- _RECORDS PROVIDED_:
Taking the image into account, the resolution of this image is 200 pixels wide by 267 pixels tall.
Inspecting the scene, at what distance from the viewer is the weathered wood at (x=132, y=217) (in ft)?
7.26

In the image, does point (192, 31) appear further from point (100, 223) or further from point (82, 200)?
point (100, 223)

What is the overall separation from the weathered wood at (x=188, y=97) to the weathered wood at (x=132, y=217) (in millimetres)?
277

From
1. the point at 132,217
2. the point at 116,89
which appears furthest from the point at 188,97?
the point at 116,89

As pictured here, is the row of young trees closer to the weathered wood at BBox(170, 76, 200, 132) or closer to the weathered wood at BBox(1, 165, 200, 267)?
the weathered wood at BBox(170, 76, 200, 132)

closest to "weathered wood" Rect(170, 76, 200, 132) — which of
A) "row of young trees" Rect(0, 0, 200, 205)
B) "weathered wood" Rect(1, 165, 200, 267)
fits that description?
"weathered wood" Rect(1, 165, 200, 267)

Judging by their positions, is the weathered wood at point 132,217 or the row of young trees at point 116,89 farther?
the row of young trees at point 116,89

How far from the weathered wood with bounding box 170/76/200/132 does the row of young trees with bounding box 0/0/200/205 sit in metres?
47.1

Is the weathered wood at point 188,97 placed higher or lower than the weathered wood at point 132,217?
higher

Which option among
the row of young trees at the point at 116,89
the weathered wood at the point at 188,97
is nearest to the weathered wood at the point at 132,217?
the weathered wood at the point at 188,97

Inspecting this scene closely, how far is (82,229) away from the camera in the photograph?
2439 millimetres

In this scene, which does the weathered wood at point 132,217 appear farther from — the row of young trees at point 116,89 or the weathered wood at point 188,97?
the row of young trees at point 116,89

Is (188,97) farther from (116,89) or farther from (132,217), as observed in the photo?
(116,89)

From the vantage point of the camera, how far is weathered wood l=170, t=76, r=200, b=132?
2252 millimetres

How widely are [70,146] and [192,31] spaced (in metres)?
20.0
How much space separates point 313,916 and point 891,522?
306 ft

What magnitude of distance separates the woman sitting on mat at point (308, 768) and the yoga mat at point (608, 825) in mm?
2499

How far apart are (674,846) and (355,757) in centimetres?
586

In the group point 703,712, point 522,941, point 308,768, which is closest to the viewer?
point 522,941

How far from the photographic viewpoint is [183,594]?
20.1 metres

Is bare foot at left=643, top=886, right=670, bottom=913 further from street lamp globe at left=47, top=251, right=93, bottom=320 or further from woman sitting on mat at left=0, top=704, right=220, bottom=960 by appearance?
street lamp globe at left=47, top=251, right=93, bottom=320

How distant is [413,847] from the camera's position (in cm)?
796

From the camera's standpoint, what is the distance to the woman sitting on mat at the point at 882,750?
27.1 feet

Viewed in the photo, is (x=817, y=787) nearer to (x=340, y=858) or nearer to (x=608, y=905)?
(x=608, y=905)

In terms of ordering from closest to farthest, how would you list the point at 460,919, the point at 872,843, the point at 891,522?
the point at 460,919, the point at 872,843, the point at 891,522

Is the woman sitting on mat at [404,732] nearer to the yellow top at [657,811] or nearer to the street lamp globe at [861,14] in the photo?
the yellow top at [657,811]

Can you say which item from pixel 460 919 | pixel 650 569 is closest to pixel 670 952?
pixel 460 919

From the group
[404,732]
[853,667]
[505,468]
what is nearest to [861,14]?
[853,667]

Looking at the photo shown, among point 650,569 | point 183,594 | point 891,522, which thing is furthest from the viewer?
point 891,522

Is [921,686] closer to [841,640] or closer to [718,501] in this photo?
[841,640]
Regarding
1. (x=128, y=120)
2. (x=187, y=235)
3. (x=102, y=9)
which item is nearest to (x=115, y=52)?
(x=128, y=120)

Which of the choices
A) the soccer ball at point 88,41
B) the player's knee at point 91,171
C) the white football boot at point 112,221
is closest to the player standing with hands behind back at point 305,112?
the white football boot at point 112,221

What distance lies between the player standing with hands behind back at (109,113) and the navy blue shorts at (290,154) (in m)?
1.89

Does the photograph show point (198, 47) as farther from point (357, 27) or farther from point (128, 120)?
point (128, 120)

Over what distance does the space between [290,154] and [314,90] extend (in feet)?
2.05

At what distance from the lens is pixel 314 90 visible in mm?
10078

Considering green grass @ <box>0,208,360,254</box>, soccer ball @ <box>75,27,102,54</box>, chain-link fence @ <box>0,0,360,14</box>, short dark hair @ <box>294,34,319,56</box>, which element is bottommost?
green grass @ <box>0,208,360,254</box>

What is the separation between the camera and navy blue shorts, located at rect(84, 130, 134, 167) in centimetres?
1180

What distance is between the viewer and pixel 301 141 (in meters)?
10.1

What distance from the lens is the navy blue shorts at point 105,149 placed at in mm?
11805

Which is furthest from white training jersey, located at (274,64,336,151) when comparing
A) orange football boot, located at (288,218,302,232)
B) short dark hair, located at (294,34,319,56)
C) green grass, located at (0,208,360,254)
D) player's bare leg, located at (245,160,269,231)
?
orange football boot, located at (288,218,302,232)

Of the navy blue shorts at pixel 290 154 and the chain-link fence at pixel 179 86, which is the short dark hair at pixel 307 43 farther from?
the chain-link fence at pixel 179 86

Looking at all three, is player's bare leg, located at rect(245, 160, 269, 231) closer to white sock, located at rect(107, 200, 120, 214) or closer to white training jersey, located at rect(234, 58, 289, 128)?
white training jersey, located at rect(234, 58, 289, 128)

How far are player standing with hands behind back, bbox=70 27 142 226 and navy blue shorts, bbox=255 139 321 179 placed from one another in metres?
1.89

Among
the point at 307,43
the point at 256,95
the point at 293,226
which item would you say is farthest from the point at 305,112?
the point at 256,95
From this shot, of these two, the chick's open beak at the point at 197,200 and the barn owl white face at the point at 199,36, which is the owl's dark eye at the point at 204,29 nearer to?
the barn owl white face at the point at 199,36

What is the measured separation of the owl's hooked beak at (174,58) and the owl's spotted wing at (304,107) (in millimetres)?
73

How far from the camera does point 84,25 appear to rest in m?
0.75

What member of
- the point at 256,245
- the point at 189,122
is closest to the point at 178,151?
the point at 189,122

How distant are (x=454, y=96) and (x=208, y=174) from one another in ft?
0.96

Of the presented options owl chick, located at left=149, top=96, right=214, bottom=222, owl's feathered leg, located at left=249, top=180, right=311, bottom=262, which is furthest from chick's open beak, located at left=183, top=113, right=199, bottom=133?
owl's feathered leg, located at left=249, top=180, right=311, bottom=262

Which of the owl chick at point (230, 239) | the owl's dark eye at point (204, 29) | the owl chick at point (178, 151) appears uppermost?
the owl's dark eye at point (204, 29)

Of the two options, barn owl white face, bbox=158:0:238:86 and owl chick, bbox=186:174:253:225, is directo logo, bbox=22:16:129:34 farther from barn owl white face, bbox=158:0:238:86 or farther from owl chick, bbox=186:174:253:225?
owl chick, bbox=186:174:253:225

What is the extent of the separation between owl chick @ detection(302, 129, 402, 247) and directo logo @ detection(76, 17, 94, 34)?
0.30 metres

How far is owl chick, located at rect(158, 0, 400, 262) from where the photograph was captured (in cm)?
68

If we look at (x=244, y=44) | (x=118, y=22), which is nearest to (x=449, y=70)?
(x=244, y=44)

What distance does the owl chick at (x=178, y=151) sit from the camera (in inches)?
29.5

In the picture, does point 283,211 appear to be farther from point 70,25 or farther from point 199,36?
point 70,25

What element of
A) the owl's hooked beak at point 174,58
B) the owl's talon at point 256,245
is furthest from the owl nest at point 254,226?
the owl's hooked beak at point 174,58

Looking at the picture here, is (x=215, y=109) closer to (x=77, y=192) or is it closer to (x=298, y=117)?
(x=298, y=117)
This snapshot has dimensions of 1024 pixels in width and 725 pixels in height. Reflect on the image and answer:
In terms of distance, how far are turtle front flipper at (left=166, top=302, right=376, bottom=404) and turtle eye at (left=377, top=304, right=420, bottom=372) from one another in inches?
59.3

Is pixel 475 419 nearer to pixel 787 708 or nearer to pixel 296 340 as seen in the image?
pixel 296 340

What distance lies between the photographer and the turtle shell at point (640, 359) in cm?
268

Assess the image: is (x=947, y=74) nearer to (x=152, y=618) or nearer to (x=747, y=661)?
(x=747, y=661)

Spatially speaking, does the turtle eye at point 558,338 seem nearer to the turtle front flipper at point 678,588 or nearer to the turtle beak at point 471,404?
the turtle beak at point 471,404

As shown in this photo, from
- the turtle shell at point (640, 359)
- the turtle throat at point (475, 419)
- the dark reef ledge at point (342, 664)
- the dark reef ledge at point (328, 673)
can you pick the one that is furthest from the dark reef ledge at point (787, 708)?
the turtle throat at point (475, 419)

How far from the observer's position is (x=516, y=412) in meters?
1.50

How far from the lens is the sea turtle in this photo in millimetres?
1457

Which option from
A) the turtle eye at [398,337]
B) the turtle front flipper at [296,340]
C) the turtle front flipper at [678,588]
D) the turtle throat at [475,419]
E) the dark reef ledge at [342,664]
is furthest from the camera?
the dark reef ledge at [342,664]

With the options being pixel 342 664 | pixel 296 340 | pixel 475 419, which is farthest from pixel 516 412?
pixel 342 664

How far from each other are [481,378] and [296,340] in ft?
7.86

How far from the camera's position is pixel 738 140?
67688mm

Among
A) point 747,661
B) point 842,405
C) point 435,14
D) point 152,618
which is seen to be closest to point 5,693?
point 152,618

- _INSTRUCTIONS TO FOLLOW_:
Set down nothing but the lines from the one with "With the options" through the end of the records, keeping each line exactly as written and including both ends.

- _FINAL ANSWER_:
With the options being pixel 342 664 | pixel 296 340 | pixel 475 419, which is farthest from pixel 516 412?
pixel 342 664

How far from each other are [481,378] and [296,340] in ft?
7.86

How far from the camera's position is pixel 738 140?
67688mm

Among
A) point 747,661
B) point 842,405
C) point 435,14
D) point 152,618
which is seen to be closest to point 5,693?
point 152,618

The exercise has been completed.